Statistical framework and economic burden

ARDS is a life-threatening respiratory disease that reports 10.4% of intensive care unit admissions worldwide, corresponding to more than 3 million patients with ARDS annually, according to the epidemiological studies carried out by Bellani et al., 2016. The authors remark that ARDS appears to be generally under-recognised and undertreated, thereby explaining its high mortality rate. In the United States alone, ARDS affects approximately 200,000 patients each year, representing broadly 75,000 deaths annually. According to Frost & Sullivan’s competitive pipeline analysis, Das, 2015, ARDS involves 3.6 million hospital days per year in this country. Furthermore, from patients surviving the disease only 49% can return to work, which implies an average annual loss in earnings of $27,000 per ARDS patient. Moreover, 13% of ARDS patients on average need permanent renal replacement therapy, typically dialysis, that is, an additional annual cost of dialysis $89,000 per ARDS patient. Summarising, the ARDS economic burden in the United States is approximately $1.16 billion per year.

Therapeutic approach

Early recognition guidelines

The Berlin definition proposes three categories of ARDS based on the severity of hypoxemia: mild, with a ratio of arterial partial pressure of oxygen to fraction of inspired oxygen (PaO2/FiO2) between 200 and 300 millimeters of mercury (mmHg); moderate, with a PaO2/FiO2 between 100 and 200 mmHg and severe, with a PaO2/FiO2 lower than 100 mmHg. These categories are additionally supported by explicit criteria related to the timing of the syndrome’s onset, the origin of oedema and the chest radiograph outcomes for early recognition.

Biochemically, ARDS is typified by three main phases:

1) an exudative phase in which antigen-presenting cells (APCs) trigger immune responses leading to the aforementioned epithelial and endothelial cell damage; 2) a proliferative phase in which the release of vascular endothelial growth factor (VEGF) increases vascular permeability and exudation of protein-rich fluid that may become chronic; and 3) a lung remodelling phase in which lungs change their architecture involving the formation of fibrosis and honeycomb geometries thus impairing gas exchange. Therefore, an effective ARDS clinical management necessarily implies recognising first signs at early stages and once diagnosed, preventing tissue hypoperfusion and adequate gas exchange ratio.

Disease management discussion

Fan et al., 2018, have reviewed the advances in diagnosis and treatment of ARDS over the last five years by critically and systematically assessing MEDLINE, EMBASE and the Cochrane Database of Systematic Reviews dating from 2012 to 2017 and searching for randomised clinical trials, meta-analyses, systematic reviews and clinical practice guidelines for ARDS.

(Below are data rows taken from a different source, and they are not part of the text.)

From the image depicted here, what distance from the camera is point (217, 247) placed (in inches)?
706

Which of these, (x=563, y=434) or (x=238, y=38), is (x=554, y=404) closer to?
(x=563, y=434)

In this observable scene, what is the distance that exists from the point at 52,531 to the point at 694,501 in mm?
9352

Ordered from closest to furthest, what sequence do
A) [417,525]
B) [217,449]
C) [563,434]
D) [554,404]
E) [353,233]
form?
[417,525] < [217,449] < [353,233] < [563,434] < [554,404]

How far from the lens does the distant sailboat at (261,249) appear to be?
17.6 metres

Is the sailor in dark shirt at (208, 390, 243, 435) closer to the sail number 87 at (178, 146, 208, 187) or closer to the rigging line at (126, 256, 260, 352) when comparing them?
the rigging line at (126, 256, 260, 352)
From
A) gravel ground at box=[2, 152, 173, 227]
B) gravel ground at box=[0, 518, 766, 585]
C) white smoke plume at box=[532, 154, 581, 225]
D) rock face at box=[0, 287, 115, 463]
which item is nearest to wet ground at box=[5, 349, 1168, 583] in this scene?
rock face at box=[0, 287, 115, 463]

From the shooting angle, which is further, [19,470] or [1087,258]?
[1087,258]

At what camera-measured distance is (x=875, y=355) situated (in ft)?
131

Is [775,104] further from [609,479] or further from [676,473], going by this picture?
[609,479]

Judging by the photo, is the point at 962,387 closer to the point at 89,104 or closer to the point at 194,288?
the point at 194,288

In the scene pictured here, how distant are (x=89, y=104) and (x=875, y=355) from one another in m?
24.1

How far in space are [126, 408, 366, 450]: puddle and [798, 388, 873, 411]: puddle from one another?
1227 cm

According to the researchers, no effective therapeutic treatments focused on the underlying biology of the disease are exhibited. Gattinoni et al., 2018, have noted that present disease management approaches are based on improved guidelines for lung-protective mechanical ventilation and symptoms relief. The authors also remark the level of uncertainty in many studies, the complexity of the disease, as well as, inappropriate enrollment criteria and imprecise deployment of the interventions, among others. Regarding this approach, Beloncle et al., 2018, have remarked that despite major enhancements in ventilation strategies, hospital mortality and morbidity associated with ARDS remain dramatically high. The authors foresee some potential improvements in the field by paying attention to adjacent measures to limit the risks of inflammation, infection and fluid overload, prevent ventilator-induced lung injury and patient self-inflicted lung injury and advance pharmacological treatments on the base of immune system modulation. However, according to Reiss et al., 2018, inflammation-directed therapies have yet failed to improve the outcome in ARDS patients.

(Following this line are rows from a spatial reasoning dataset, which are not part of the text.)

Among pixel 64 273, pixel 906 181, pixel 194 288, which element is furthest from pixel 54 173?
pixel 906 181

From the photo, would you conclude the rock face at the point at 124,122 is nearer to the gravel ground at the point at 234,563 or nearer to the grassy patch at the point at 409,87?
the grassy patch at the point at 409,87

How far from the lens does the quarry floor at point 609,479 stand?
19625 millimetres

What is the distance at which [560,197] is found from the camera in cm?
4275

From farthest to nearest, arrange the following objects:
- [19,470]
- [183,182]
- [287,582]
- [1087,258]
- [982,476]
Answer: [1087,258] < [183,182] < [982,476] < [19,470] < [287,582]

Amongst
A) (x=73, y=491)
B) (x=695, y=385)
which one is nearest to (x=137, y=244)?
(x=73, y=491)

The authors highlight the underestimation of the syndrome’s complexity, including its complex interrelations between inflammatory circuits. Indeed, recent gene expression analyses from patients with ARDS reveal a vast number of distinct expressed genes significantly overlapping immunologic conditions. To address this concern, the researchers propose the combination of model-driven simulations, data-driven modelling and hypothesis-driven experimental studies illustrating regulatory circuits interacting during pulmonary inflammation. Hussein et al., 2018, also claim the crucial need to introduce ‘omics’ approaches to assess suitable therapeutic targets and develop new strategies to reduce heterogeneity and optimise the design of clinical trials.

Acknowledgements

I would like to thank all contributors from industry involved with the development and delivery of this article and Frost & Sullivan’s staff from the TechVision Group.

Further reading

Bellani, G., Laffey, J.G., Pham, T., Fan, E., Brochard, L., Esteban, A., Gattinoni, L., Van Haren, F., Larsson, A., McAuley, D.F. and Ranieri, M., 2016.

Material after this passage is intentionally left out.